A primeira dessas é o Projecto de Resolução n.º 391/XVII/1.ª «Pela liberalização do transporte ferroviário de passageiros e privatização da CP».
Esta é mais uma iniciativa recheada de frases que farão as delícias das bruncherias. Mas queremos começar por um parágrafo algo longo da proposta, onde a IL apresenta e de imediato refuta um dos grandes mitos das liberalizações: «Adicionalmente, os constantes empréstimos e injeções de capital permitem à CP operar abaixo do valor que seria viável para o serviço de transporte ferroviário de passageiros e impedem a competição em igualdade de circunstâncias com operadores privados que possam procurar entrar no mercado português. É o que, aliás, tem sucedido noutros países europeus através da expansão transfronteiriça, que permitiu a operadores italianos, franceses e espanhóis competir entre si, proporcionando mais e melhores horários, para além de preços mais competitivos a favor dos passageiros.» Reparem, a IL apresenta aqui a promessa que com uma liberalização os preços dos comboios irão baixar «preços mais competitivos a favor dos passageiros» mas depois queixa-se que os «operadores privados» não entram porque a CP pratica preços demasiado baixos («permitem à CP operar abaixo do valor que seria viável»)!
É assim a conversa de brunch: tão depressa se diz uma coisa como o seu contrário. Mas vamos concentrar-nos em tudo o que é dito neste parágrafo, pois aqui está o cerne da mitologia neoliberal e da falsificação da realidade que procura induzir nas pessoas.
– Quais são os «operadores privados» que operam em Espanha, exemplo que a IL chama em defesa da liberalização? O operador francês é a Ouigo e o operador italiano é a Iryo. Ambas as empresas são detidas pelas empresas públicas de França (SNCF) e Itália (Transitália). Não são empresas privadas!

* **TAREFA**:
Responda a estas perguntas sobre o texto acerca da privatização da CP:
(a) Qual é o número do Projecto de Resolução apresentado no início?
(b) De que nacionalidades são os operadores que, segundo a citação da IL, competiram entre si noutros países europeus?
(c) Quem detém a Ouigo e a Iryo?

Entradas de dados

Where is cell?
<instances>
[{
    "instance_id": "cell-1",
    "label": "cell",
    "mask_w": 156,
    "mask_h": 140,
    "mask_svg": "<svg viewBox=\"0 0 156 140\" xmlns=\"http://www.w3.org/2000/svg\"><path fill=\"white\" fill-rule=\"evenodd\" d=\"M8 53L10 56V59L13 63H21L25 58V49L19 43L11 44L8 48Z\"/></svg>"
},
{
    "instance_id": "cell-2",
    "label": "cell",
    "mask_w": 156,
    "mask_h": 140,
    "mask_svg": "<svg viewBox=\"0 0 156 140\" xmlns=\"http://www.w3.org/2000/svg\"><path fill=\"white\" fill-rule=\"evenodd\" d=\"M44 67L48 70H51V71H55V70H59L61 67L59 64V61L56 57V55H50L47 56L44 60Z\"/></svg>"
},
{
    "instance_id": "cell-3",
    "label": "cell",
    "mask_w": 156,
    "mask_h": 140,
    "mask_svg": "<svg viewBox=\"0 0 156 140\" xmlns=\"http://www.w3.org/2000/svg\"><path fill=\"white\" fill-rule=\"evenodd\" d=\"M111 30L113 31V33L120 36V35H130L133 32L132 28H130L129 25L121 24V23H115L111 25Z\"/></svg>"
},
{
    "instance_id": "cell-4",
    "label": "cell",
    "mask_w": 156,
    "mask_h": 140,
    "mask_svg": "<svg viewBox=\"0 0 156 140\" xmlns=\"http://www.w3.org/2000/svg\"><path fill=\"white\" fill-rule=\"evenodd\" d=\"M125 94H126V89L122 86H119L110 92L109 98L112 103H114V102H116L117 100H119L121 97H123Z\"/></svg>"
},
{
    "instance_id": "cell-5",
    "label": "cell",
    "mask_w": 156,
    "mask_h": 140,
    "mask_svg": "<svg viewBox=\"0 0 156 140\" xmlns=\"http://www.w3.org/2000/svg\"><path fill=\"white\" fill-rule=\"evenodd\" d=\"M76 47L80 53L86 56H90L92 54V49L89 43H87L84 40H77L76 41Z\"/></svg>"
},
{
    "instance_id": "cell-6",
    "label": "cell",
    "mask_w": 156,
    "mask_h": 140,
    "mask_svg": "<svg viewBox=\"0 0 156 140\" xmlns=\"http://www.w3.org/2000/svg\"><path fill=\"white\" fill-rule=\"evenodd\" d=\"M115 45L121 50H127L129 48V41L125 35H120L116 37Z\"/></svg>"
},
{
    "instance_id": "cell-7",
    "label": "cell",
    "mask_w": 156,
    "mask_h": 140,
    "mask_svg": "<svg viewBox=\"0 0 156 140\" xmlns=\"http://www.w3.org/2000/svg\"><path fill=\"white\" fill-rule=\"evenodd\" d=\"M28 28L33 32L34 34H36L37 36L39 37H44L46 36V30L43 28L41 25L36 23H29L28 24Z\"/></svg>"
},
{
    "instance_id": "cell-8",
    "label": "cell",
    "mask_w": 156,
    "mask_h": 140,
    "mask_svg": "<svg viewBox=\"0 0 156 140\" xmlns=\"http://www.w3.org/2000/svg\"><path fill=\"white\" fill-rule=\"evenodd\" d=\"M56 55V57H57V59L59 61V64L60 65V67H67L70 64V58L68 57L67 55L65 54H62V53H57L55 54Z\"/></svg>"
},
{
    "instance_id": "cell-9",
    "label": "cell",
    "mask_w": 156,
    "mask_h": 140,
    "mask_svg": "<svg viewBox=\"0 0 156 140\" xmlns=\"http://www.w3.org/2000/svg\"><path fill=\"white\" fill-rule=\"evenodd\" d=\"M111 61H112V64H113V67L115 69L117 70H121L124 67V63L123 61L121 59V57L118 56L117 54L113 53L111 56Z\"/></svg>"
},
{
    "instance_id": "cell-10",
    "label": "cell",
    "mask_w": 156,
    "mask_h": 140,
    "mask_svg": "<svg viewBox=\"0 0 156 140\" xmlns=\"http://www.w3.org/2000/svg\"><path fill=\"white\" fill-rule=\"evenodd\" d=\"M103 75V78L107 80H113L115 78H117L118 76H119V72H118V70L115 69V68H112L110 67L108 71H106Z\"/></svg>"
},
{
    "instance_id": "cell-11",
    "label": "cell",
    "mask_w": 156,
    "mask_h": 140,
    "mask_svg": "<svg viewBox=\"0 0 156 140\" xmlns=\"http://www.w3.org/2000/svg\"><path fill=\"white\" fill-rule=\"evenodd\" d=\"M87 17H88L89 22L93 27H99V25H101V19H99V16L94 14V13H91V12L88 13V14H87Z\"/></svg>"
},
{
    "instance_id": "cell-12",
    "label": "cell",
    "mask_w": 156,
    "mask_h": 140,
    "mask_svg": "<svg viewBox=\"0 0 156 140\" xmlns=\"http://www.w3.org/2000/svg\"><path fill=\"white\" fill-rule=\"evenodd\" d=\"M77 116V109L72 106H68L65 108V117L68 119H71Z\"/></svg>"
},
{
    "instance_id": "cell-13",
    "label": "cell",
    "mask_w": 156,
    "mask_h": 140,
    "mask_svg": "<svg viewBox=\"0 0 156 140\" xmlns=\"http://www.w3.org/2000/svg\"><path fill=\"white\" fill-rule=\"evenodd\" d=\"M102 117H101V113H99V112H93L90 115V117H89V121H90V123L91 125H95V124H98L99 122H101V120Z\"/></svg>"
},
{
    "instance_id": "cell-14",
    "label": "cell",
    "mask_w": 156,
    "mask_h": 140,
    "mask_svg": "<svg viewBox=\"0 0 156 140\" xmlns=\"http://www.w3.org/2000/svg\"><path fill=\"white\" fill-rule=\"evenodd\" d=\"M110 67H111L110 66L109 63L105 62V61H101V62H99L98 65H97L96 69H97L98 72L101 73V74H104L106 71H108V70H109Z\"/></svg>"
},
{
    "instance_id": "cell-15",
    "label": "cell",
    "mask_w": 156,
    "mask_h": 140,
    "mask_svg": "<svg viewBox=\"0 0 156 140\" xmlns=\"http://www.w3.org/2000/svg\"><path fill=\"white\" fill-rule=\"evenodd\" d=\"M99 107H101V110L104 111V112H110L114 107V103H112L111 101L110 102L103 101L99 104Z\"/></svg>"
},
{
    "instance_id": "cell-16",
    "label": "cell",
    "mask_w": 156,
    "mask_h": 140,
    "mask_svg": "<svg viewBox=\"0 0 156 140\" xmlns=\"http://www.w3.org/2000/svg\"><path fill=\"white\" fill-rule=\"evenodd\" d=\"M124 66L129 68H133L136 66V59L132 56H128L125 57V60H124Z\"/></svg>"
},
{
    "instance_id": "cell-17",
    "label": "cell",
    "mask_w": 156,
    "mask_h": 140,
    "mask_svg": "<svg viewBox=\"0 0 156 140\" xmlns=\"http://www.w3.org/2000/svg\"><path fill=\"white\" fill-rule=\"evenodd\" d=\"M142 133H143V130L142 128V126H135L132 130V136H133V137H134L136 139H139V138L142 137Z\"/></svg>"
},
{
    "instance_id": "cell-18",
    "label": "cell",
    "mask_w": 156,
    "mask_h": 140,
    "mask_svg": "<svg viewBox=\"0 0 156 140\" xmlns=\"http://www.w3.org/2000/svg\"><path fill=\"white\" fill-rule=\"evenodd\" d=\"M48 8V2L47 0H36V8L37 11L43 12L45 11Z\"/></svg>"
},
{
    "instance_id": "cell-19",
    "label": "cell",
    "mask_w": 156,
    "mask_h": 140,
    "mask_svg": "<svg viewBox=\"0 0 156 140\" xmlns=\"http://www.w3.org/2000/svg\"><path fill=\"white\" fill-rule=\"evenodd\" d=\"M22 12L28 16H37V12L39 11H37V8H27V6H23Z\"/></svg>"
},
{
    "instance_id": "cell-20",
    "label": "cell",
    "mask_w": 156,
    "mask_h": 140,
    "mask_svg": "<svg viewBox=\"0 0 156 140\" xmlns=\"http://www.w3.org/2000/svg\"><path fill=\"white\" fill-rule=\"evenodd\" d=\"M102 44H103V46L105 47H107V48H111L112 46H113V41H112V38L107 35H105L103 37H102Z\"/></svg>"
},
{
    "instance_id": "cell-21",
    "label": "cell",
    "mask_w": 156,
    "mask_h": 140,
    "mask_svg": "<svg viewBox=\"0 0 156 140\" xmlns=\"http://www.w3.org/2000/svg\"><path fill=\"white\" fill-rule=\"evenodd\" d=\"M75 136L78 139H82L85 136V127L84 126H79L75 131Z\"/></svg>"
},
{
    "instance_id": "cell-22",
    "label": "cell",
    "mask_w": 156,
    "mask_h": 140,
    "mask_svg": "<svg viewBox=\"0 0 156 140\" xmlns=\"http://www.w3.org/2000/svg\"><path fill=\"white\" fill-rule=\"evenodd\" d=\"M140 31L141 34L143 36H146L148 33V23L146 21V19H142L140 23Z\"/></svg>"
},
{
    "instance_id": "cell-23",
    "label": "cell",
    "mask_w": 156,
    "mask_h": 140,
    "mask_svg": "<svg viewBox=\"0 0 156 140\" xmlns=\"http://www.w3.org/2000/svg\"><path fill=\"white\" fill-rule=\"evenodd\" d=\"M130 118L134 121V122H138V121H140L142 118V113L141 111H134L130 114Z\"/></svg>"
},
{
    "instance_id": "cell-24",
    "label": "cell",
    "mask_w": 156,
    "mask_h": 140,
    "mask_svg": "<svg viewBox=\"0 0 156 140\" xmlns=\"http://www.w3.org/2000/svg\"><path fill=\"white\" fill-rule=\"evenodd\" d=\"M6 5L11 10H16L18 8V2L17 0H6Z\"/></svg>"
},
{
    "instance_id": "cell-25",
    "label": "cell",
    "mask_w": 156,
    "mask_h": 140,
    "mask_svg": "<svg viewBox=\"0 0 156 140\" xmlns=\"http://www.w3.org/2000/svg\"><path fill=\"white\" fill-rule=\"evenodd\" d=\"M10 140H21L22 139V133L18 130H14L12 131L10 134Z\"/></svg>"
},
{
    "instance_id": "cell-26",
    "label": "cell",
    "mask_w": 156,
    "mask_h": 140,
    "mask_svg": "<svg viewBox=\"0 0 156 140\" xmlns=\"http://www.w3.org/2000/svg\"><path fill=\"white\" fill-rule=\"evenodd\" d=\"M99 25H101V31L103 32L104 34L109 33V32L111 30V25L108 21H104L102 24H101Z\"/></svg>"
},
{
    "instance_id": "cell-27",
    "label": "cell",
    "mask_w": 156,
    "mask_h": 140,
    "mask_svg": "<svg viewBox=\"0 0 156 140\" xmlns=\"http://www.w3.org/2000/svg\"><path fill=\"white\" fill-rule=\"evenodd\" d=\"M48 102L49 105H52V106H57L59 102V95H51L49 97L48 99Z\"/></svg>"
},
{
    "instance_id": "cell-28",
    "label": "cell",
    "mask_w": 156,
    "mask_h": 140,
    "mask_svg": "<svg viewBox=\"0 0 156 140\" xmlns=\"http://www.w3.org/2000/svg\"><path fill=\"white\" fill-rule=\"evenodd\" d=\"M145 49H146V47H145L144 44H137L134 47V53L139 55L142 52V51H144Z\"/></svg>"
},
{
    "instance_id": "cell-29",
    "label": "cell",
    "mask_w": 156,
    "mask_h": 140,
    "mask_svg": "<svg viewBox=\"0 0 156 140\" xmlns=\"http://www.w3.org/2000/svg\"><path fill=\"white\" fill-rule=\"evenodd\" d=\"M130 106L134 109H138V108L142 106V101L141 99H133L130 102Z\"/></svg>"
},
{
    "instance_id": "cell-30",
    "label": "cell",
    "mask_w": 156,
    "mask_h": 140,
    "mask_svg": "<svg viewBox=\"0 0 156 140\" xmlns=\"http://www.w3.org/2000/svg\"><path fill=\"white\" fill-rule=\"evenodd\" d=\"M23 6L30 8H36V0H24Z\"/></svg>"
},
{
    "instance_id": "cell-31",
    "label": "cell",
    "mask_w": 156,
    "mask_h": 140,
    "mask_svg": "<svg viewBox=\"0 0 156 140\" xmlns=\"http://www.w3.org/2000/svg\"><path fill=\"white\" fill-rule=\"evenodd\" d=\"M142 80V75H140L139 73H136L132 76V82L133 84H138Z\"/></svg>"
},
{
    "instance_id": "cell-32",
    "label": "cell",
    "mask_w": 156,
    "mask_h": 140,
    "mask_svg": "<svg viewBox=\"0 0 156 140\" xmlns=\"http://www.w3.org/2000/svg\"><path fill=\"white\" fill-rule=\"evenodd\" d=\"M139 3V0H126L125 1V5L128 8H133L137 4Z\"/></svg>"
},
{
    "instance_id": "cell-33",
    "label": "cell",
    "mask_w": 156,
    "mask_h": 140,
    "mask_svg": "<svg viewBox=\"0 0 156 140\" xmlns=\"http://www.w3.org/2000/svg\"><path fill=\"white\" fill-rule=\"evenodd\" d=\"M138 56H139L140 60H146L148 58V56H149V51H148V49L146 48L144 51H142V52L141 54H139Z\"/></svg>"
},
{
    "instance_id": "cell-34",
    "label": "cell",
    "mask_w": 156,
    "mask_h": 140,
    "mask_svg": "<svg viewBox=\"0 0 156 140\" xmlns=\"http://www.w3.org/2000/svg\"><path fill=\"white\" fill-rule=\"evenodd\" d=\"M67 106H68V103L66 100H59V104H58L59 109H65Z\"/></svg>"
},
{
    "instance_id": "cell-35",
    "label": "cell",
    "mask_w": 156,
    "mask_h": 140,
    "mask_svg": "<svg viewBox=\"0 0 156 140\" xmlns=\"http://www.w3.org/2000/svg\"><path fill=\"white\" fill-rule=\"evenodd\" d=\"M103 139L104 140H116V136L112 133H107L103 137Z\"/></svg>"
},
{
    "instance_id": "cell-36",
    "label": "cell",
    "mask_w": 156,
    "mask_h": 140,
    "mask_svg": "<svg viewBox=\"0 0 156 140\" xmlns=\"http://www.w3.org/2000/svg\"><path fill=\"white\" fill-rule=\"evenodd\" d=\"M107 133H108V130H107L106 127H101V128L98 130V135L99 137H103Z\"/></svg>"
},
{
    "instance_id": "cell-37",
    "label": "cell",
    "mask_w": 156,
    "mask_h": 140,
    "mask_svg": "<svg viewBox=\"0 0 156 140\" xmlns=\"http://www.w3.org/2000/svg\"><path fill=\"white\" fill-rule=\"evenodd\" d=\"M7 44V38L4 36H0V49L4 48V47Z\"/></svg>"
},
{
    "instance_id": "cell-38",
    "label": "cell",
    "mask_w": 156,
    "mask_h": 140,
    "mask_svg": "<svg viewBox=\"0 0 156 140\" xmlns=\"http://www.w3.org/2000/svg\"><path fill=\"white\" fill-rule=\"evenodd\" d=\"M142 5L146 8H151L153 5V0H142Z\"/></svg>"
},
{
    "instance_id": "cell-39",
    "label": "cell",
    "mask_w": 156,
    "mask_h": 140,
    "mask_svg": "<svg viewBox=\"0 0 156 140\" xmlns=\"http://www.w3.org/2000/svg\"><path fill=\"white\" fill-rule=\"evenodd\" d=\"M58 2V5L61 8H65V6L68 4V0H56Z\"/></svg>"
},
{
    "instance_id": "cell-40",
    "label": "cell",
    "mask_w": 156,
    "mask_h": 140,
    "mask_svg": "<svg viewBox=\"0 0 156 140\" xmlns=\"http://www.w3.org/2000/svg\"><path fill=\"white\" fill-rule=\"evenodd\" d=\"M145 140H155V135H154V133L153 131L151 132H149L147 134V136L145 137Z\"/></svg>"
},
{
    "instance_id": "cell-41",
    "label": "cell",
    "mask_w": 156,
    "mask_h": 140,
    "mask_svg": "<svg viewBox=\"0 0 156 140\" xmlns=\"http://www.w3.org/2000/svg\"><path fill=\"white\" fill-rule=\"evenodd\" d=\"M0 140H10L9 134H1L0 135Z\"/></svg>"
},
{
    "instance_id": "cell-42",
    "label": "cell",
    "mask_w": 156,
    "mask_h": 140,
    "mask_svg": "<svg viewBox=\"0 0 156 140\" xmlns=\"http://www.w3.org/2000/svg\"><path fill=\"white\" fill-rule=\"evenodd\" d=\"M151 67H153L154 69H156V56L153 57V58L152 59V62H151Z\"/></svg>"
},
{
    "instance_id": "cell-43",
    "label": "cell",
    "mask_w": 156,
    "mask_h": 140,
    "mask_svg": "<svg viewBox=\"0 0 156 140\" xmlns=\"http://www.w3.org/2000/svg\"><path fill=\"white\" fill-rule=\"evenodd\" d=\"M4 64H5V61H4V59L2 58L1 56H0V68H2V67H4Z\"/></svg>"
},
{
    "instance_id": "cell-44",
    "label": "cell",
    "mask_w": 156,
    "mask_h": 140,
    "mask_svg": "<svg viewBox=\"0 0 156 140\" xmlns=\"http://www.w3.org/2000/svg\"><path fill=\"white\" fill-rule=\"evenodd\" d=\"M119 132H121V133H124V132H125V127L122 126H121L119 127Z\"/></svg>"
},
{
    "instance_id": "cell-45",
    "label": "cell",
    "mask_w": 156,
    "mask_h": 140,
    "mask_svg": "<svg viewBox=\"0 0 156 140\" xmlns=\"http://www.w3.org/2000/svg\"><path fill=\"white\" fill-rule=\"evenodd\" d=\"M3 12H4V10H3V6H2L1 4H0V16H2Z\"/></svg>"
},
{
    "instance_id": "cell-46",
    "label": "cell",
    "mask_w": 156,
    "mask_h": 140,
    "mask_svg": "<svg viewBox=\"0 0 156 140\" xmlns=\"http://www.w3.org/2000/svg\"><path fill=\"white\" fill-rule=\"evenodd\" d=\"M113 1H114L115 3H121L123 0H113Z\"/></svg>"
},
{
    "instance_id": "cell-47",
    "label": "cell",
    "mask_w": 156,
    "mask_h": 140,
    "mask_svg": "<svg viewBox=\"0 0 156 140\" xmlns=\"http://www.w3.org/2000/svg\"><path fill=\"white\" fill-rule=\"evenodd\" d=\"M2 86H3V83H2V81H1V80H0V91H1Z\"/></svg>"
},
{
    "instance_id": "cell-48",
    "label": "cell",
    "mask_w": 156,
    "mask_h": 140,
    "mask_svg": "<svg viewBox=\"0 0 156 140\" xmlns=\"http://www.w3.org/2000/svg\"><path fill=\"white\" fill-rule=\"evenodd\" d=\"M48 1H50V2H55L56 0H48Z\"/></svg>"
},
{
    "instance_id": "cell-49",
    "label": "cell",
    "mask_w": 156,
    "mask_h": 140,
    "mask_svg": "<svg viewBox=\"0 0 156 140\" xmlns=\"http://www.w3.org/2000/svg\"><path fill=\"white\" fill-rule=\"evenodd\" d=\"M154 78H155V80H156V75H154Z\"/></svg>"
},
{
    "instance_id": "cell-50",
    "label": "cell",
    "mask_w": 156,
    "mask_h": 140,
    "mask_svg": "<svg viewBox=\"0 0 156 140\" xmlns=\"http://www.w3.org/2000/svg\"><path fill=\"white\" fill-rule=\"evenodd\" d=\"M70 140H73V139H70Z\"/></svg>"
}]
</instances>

* **RESPOSTA À TAREFA**:
(a) N.º 391/XVII/1.ª
(b) Italianos, franceses e espanhóis.
(c) As empresas públicas de França (SNCF) e de Itália (Transitália).